“Sjonge, krijgen al die jongelui tegenwoordig zoveel geld ofzo?”, vraagt zij. “Wat is er mis met een kopje thee met een koekje aan de keukentafel?”, brengt hij in. “Oh nee, dat kan natuurlijk niet, want tegenwoordig is er niemand meer thuis voor zijn kind…”
Dit gesprek van een ouder, ietwat verzuurd (en nee, ik vind niet alle oude mensen zuur, maar deze twee waren het echt) echtpaar ving ik de afgelopen week op, toen ik een ijsje haalde in onze plaatselijke ijssalon. Waar ook een hele club jongeren, ik denk brugklassers, een ijsje haalde. Gewoon, omdat het zonnetje scheen, ze net uit school kwamen en zin hadden in ijs. Ik denk (en hoop!) niet dat zij het echtpaar hoorden.
Ik vond het gesprek kenmerkend voor hoe er de laatste tijd over jongeren wordt gesproken en geschreven. Ze zijn verwend, kunnen niet tegen stress, willen niet werken en zijn ongemotiveerd. En ze zijn telefoonverslaafd. Eigenlijk is hun hele generatie gedoemd om te mislukken. Vinden wij, de verstandige mensen van de oudere generatie.
Voor mij was een druppel dit stukje in de Telegraaf. Met de titel: ‘Jeugd door en door verwend’. Bah! Waarom wordt er zo gedaan? Wat helpt het om zo over jongeren te praten?
Ja, ze zijn soms onnavolgbaar. Het is onbegrijpelijk wat ze de hele dag doen met die telefoon. En ja, ze hebben soms ook de spanningsboog van een amoebe. En ze wonen inderdaad langer thuis. En ze vinden bellen eng en niet nodig. En ze kijken anders naar werk.
En wij, grote, oudere, verstandige mensen vinden daar iets van. De telefoon moet weg. Laten we hem verbieden! Het arbeidsethos moet omhoog. Die luie varkens moeten eens weten hoe het is om 40 uur te werken. Ze moeten gewoon… (vul hier maar in wat je jezelf hoort roepen tegen of over ze)!
En wat nou als niet zij, maar wíj iets moeten? Wij zijn de grote mensen, wij krijgen de kinderen voor onze snufferd die wij verdienen. Dit is waar we het zelf naar gemaakt hebben. En nu het niet meer leuk is, het lastig wordt en we het niet meer snappen, wijzen we naar hen.
“Ze zijn niet meer gemotiveerd.” Zeggen scholen. “Ze zijn allemaal crimineel.” Over jongeren in grote steden. “Ze hangen alleen nog maar.” Elke gemiddelde puberouder. “Ze zijn laks en melden zich al ziek als hun kat dood is.” Werkgevers die moeite hebben met de jonge garde in hun bedrijf. Enzovoort.
Lekker leuk als er de hele dag zo over je wordt gepraat. En als er de hele tijd oplossingen worden bedacht (of verboden, regels, meldpunten en protocollen) door mensen die geen idee hebben wat er eigenlijk in je hoofd omgaat.

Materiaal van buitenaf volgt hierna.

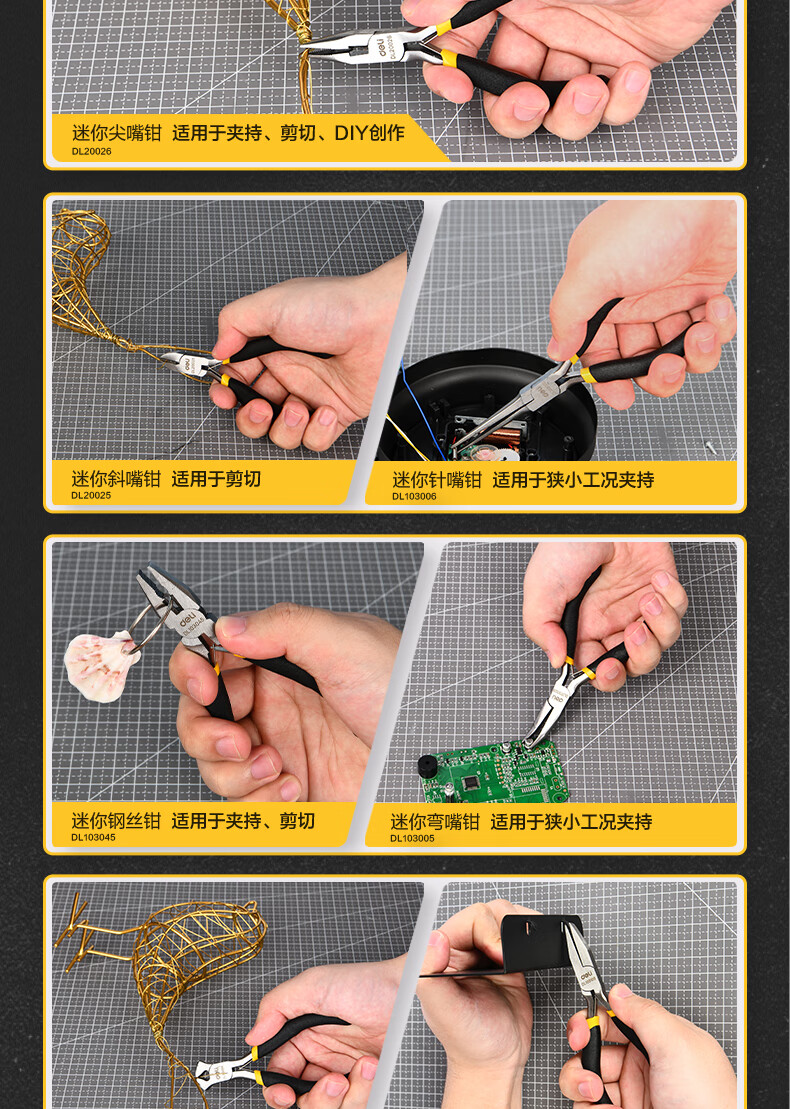 迷你尖嘴钳 适用于夹持、剪切、DIY创作
DL20026

迷你斜嘴钳 适用于剪切
DL20025

迷你针嘴钳 适用于狭小工况夹持
DL103006

迷你钢丝钳 适用于夹持、剪切
DL103045

迷你弯嘴钳 适用于狭小工况夹持
DL103005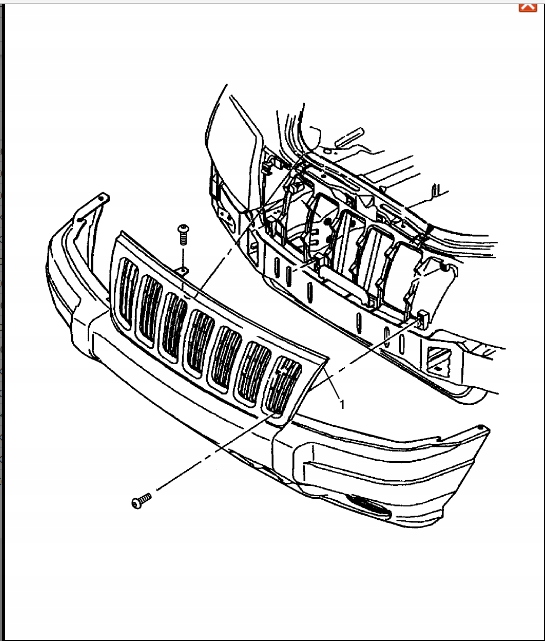 1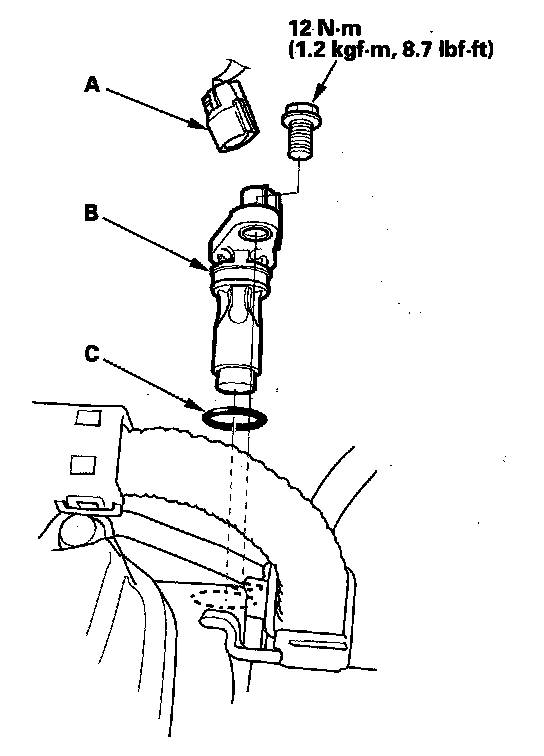 12 N·m
(1.2 kgf·m, 8.7 lbf·ft)

A

B

C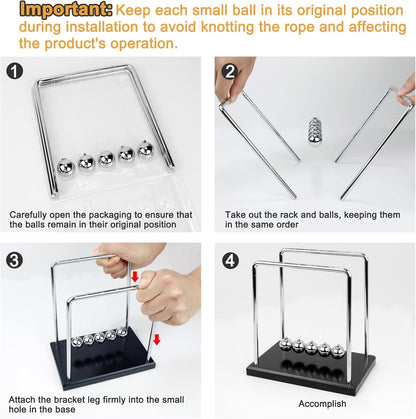 Important: Keep each small ball in its original position during installation to avoid knotting the rope and affecting the product's operation.

1
Carefully open the packaging to ensure that the balls remain in their original position

2
Take out the rack and balls, keeping them in the same order

3
Attach the bracket leg firmly into the small hole in the base

4
Accomplish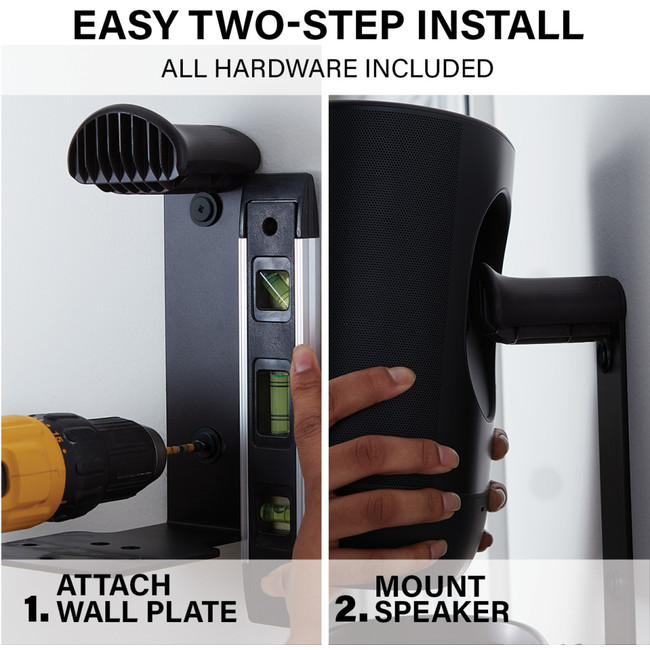 EASY TWO-STEP INSTALL

ALL HARDWARE INCLUDED

1. ATTACH WALL PLATE

2. MOUNT SPEAKER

Daar vragen ze namelijk niet naar. Leuk dat 'Onderwijs', waar toch echt veel aan de hand is, niet eens een thema is in de komende verkiezingen. Dan voel je je vast serieus genomen als jong mens.
Minister Robbert Dijkgraaf roept jongeren op zich te verenigen. Ik roep minister Dijkgraaf op om naar jongeren te luisteren. Open, zonder oordeel. Niet alleen de minister trouwens. Gewoon iedereen boven de 35 die een oordeel heeft over die verloren generatie. Praat met ze. Luister naar ze. Wat drijft hen? Waarom willen ze niet meer werken zoals wij dat doen? Waar maken ze zich zorgen over? Waar hebben ze vertrouwen in? Dat werk.
Mijn ouders (en die van jullie vast ook) maakten zich vroeger zorgen over hardcore en drugs. En computers. En internet. En MSN. Met ons is het toch ook goed gekomen?
Even nog een reminder naar een oproep die ik begin dit jaar deed. Ging over rolmodel zijn. Die oproep kon toen op een hoop ooohhhh's en aaaah's rekenen. Veel gedeeld en iedereen ging het doen. Laten we dat doen met elkaar!